Well, regarding this article, there's only one thing I'd like to add, which I always do in similar cases as well, which is that I'm against all kinds of discrimination, positive or negative, including such as this, unless special circumstances prove its need. But, there being less women in IT is not a special circumstance, it's just how it is, and it won't change because of extra available funding for women-led businnesses.

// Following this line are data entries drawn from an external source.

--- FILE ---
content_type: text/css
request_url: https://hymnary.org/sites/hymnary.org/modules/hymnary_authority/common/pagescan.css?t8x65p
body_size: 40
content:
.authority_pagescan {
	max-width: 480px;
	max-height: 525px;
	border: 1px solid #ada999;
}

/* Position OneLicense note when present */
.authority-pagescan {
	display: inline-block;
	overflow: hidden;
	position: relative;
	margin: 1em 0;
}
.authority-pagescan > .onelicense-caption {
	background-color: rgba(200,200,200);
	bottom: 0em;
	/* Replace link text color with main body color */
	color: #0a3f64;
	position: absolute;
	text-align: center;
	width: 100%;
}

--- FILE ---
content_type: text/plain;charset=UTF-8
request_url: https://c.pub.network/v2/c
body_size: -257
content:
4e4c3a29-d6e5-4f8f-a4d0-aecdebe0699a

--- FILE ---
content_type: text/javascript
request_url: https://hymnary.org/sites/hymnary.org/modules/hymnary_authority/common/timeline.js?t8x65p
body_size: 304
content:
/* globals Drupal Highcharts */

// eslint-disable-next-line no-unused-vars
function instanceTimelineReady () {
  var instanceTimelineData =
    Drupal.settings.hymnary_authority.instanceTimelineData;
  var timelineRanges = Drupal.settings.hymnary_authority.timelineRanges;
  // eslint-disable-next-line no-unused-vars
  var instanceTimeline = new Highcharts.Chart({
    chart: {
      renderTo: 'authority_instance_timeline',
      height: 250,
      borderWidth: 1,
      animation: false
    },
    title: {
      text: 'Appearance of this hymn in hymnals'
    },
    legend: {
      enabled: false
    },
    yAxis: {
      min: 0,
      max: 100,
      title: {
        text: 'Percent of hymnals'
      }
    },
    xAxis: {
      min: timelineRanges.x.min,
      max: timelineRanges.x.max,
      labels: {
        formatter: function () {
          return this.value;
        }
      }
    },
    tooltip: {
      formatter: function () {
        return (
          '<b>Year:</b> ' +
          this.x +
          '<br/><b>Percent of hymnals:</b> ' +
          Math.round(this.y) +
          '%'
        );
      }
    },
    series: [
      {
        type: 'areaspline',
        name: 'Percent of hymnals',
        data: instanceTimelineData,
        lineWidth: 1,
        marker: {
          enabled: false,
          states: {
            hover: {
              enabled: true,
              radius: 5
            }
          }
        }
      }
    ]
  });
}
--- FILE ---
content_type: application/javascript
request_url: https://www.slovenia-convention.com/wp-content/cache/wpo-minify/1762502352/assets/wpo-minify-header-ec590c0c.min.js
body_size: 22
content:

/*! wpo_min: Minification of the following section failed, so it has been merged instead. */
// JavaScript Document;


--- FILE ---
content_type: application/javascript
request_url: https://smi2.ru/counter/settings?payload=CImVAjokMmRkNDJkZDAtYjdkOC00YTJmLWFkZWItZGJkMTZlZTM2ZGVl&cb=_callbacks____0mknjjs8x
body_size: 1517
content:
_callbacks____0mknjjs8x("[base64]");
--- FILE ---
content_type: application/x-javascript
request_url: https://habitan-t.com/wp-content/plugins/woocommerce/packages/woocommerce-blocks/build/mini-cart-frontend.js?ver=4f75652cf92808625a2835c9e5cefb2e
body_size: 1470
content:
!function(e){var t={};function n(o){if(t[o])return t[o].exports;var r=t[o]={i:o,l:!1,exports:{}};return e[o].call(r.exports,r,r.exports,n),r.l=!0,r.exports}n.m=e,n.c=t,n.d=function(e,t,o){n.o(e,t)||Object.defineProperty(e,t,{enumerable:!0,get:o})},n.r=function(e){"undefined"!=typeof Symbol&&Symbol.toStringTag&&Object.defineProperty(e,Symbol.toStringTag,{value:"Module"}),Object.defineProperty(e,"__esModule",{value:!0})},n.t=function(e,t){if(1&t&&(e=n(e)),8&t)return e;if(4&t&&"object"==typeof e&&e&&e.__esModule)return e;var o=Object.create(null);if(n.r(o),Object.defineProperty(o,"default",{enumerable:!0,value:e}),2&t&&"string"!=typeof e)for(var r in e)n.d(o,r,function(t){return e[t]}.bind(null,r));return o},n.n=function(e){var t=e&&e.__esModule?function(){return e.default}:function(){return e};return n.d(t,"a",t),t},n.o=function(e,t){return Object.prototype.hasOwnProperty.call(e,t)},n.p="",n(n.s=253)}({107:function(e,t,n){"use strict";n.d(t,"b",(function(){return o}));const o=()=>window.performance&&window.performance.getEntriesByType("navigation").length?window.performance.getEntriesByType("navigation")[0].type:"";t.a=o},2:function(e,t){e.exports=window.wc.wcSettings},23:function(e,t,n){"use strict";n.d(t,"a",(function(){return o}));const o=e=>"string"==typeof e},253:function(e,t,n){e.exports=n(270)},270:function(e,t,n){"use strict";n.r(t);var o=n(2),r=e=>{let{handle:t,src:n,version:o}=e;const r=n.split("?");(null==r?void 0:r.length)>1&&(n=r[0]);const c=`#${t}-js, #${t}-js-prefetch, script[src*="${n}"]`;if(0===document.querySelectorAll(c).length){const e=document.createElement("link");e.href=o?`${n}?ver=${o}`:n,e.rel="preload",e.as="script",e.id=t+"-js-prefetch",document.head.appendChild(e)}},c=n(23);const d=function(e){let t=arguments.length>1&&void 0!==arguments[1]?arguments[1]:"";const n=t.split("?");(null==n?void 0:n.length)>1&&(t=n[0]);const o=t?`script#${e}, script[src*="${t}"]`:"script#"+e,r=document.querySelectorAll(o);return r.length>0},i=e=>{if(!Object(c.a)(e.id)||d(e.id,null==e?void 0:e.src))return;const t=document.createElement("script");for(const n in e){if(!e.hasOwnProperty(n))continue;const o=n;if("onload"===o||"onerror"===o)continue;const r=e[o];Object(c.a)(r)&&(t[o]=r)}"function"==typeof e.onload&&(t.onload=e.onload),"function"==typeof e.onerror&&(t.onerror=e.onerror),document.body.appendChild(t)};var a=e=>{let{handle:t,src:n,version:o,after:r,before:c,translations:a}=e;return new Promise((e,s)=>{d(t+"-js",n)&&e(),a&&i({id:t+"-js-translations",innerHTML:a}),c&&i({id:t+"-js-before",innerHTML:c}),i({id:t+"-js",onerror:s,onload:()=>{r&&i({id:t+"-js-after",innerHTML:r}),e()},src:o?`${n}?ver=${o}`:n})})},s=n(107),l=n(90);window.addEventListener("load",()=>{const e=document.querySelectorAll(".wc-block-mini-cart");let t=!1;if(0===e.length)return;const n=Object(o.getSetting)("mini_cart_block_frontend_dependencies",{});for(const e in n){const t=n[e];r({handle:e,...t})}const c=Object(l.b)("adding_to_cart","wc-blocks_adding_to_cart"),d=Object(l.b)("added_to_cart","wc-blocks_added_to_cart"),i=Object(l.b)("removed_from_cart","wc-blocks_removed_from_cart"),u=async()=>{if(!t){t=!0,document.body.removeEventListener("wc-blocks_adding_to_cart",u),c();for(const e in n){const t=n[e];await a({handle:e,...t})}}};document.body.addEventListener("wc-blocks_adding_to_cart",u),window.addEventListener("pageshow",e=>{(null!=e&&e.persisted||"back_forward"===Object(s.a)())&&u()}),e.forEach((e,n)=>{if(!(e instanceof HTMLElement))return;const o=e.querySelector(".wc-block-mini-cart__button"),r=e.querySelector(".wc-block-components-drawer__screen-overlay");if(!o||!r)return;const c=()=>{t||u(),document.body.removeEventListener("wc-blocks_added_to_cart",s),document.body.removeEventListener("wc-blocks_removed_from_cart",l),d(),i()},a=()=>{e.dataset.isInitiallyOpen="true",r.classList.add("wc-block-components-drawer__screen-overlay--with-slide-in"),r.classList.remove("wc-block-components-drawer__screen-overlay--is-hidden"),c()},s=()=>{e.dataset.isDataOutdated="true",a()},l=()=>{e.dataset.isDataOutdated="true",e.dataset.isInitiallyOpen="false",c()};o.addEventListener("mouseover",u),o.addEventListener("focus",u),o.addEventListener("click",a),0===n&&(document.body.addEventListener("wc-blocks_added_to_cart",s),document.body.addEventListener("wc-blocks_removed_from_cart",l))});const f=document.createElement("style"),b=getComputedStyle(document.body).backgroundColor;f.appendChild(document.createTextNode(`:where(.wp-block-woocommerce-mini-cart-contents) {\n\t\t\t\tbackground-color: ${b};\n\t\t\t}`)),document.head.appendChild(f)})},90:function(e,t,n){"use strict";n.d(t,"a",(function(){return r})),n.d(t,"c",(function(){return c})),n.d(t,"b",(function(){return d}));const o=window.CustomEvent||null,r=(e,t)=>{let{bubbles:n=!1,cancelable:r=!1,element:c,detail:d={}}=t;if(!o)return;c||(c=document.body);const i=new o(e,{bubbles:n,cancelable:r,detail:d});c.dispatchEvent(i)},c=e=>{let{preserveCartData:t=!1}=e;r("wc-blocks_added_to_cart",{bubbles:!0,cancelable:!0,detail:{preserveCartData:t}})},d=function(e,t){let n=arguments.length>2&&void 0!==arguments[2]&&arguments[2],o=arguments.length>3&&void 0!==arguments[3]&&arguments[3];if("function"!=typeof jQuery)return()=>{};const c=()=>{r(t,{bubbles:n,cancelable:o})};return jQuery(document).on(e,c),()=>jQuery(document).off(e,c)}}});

Of course I don't live in wonderland, and I know there still exists some sort of difference between men and women at workplaces - sometimes including salaries -, but that is highly unrelated to the IT sector. Don't hate me for putting this bluntly, but the [sad] truth is, most HR people do not prefer young childless women because they can be expected to have children and "drop out" of the workforce for a longish period, and they don't really prefer women with children either, since there could be a lot of problems with kids that deserve a mother's attention, which can sometimes reduce workplace concentration and workload.

My experience with women in IT/CS-related jobs - I do have some colleagues who are women - is totally positive: they can do at least as much as men can do, their results are just as good as others', and - taking the topic of children out of the equation - they are just as dependable as anyone.

Plus, also from my/our experience, it's really nice to also have women around, simply makes the general atmosphere much better than without them.

All in all, I like having women around, workplace or else, and I'm all for helping when necessary - e.g. insuring they have their jobs back after having kids -, but otherwise I feel the mostly made-up discrimination rounds usually unnecessary.

Of course, this can also be a social issue, and less a problem in western societies, so I acknowledge that the topic can't be treated on an equal level globally, and sometimes there's a need for stepping in and advocating equal treatment.

Well, the "one thing" I wanted to add turned out to be a bit more complicated - as always, nothing is simply black and white.